More than 19,800 of Amazon’s U.S. front-line workers tested positive for the coronavirus this year, or 1.44% of its workforce, the company announced Thursday.
The world’s largest online retailer’s response to the coronavirus pandemic has been criticized by some of its staff, elected officials and unions, who said Amazon put employees at risk when it kept warehouses open during the pandemic.
However, Amazon says its employee infection rate is 42% lower than expected, given the virus' spread in the general population.
The company kept its facilities open as demand skyrocketed from shoppers staying home during pandemic lockdowns. It added temperature checks, social distancing software and other safety procedures for its workers.
According to Amazon, of its 1,372,000 Amazon and Whole Foods Market front-line workers, 19,816 tested positive for the coronavirus or were presumed to have COVID-19 between March 1 and September 19.
However, had Amazon’s rate of infection been equal to that of the general population, 33,952 workers would have gotten the virus, when taking employee age and geography into account, the company said.
Airline layoffs begin
Meanwhile, two of the world’s biggest airlines, U.S. carriers American and United, began laying off a combined 32,000 workers Thursday because of a lack of more emergency aid from the federal government. The U.S. airline industry received $25 billion in payroll support in March during the first days of the pandemic, as domestic and international travel ground to a halt.

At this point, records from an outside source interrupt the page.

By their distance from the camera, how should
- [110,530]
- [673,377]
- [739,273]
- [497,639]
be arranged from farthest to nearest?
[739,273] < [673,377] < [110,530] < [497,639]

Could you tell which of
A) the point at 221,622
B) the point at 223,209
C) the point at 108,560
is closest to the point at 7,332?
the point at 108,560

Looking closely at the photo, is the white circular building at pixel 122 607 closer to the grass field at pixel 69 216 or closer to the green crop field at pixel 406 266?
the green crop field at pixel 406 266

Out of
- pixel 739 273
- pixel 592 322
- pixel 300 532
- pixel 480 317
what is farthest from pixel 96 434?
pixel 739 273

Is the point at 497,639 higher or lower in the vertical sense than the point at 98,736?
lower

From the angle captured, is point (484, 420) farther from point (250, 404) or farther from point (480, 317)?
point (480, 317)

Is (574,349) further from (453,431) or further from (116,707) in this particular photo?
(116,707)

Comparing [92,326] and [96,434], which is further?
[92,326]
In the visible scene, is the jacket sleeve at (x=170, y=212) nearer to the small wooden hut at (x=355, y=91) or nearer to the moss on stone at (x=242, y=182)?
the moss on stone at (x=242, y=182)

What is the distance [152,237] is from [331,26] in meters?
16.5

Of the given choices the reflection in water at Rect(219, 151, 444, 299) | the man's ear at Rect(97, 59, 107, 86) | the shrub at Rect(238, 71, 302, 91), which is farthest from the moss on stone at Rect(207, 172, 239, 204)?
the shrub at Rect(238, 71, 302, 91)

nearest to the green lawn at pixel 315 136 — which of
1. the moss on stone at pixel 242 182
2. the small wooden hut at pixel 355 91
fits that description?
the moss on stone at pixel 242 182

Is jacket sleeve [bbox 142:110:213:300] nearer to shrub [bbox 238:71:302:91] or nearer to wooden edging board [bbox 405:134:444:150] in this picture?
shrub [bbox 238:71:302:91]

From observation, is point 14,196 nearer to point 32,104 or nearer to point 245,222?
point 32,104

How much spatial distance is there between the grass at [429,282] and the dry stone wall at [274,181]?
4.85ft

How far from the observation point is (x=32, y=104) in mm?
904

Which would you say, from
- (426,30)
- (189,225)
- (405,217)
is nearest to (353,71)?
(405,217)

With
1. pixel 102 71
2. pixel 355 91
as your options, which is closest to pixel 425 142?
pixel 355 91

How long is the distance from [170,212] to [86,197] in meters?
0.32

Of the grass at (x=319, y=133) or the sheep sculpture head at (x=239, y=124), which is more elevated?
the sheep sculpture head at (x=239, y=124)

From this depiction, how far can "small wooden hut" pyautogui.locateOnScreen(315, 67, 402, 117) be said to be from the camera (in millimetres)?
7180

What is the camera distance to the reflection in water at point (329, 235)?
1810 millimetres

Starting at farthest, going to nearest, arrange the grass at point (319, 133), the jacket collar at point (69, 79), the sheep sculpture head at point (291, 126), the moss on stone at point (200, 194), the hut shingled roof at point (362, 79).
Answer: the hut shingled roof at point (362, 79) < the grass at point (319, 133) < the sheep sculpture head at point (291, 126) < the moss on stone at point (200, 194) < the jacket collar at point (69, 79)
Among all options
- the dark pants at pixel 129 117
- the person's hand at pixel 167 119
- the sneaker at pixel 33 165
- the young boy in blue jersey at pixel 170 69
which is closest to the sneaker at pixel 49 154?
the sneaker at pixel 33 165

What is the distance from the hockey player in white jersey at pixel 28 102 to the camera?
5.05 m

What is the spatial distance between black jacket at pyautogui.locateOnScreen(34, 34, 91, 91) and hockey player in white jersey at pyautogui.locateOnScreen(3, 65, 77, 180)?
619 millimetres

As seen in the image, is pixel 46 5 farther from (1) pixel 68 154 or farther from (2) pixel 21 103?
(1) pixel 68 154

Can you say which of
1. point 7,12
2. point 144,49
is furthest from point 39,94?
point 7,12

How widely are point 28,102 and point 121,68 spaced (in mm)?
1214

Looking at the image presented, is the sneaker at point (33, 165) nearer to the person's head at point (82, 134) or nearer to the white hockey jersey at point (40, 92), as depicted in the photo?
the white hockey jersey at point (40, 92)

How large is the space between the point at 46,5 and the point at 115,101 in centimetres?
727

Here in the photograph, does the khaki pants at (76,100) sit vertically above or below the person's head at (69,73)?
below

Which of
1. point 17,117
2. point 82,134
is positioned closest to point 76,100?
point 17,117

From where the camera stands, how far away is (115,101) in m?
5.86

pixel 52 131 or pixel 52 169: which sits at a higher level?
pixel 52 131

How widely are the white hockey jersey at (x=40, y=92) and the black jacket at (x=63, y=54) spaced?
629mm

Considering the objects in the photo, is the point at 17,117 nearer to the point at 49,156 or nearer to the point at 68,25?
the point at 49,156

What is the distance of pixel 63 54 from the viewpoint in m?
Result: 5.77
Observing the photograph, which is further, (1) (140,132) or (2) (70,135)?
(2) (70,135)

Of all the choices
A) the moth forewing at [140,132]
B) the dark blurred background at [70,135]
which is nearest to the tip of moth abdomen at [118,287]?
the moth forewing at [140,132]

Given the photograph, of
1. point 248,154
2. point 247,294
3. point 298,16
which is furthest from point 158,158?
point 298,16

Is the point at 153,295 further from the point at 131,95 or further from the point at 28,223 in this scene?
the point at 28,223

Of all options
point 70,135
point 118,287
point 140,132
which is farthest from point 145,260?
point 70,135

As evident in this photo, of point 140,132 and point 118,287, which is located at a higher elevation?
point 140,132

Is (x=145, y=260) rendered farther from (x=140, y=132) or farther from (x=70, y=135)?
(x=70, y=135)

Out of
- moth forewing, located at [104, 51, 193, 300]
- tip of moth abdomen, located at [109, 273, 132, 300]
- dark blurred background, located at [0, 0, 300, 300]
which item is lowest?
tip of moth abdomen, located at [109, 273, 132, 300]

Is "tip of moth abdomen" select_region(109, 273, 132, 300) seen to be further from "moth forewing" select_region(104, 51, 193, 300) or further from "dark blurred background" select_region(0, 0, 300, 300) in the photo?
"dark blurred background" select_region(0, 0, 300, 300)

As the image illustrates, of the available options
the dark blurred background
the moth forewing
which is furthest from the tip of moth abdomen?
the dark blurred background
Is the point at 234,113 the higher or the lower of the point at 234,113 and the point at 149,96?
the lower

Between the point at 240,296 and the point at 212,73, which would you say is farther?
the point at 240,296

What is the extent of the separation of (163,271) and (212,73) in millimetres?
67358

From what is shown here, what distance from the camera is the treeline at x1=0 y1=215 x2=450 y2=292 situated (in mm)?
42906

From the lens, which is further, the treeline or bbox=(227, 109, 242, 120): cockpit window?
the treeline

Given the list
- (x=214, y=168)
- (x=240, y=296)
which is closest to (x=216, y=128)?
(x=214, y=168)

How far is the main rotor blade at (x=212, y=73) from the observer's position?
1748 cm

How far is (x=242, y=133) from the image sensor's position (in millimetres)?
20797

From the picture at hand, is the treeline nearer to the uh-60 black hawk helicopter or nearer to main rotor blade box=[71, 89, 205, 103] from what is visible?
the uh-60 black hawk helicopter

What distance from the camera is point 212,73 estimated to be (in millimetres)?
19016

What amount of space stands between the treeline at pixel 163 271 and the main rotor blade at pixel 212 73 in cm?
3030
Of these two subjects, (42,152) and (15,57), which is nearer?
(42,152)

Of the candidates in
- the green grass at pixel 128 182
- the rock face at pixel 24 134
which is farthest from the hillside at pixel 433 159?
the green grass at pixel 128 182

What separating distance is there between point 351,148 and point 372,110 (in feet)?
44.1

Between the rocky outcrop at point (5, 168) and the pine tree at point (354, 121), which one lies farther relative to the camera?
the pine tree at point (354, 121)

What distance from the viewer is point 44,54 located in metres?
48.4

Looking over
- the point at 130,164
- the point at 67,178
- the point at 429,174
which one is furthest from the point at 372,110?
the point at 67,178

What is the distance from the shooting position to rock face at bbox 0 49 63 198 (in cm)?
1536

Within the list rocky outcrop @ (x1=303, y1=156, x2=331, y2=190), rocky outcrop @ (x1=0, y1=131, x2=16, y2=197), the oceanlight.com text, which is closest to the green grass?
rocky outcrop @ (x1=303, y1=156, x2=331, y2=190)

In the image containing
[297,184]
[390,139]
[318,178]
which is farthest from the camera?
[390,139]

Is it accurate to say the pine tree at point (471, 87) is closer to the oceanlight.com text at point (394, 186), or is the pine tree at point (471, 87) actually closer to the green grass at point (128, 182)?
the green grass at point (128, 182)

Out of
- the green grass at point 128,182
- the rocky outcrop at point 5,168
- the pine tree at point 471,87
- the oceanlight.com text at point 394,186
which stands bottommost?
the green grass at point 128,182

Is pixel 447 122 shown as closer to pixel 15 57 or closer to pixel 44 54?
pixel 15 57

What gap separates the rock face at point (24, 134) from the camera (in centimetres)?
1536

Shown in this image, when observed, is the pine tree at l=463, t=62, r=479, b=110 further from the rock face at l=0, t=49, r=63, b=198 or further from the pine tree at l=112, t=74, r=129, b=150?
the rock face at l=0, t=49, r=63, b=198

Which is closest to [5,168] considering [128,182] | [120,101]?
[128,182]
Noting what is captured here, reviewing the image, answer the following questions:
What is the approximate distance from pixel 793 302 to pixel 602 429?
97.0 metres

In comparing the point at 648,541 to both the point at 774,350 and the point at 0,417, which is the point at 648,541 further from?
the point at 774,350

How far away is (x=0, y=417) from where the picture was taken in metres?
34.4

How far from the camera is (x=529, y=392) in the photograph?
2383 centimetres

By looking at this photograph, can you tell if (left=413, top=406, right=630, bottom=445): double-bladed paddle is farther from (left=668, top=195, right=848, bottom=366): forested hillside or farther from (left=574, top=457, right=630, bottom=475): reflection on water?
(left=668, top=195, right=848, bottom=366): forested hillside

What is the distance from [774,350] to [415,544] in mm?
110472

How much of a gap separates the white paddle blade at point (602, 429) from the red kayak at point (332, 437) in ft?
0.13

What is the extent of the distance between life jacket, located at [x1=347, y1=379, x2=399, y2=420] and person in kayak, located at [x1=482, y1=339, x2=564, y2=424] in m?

The furloughs by American and United came the same week U.S. entertainment giant Disney announced it would lay off 28,000 workers, the majority of them at the company’s theme parks in Florida and California.
In a related matter, the U.S. Centers for Disease Control and Prevention announced Wednesday that it was extending its ban, which began in March, on passenger cruise travel until October 31. The CDC said that between March 1 and September 29, there were 3,689 cases of COVID-19 infections on cruise ships sailing in U.S. waters, including 41 deaths.
News outlets said the Trump administration overruled a recommendation by CDC Director Robert Redfield to extend the ban until February.
Spain’s government issued limited lockdown orders Wednesday on Madrid as the country experiences a new surge of coronavirus cases.
The capital’s 3 million residents will not be allowed to venture from their homes except to go to work, school, shopping or for medical care. All bars and restaurants will be forced to close earlier than normal and reduce their seating capacity by 50%.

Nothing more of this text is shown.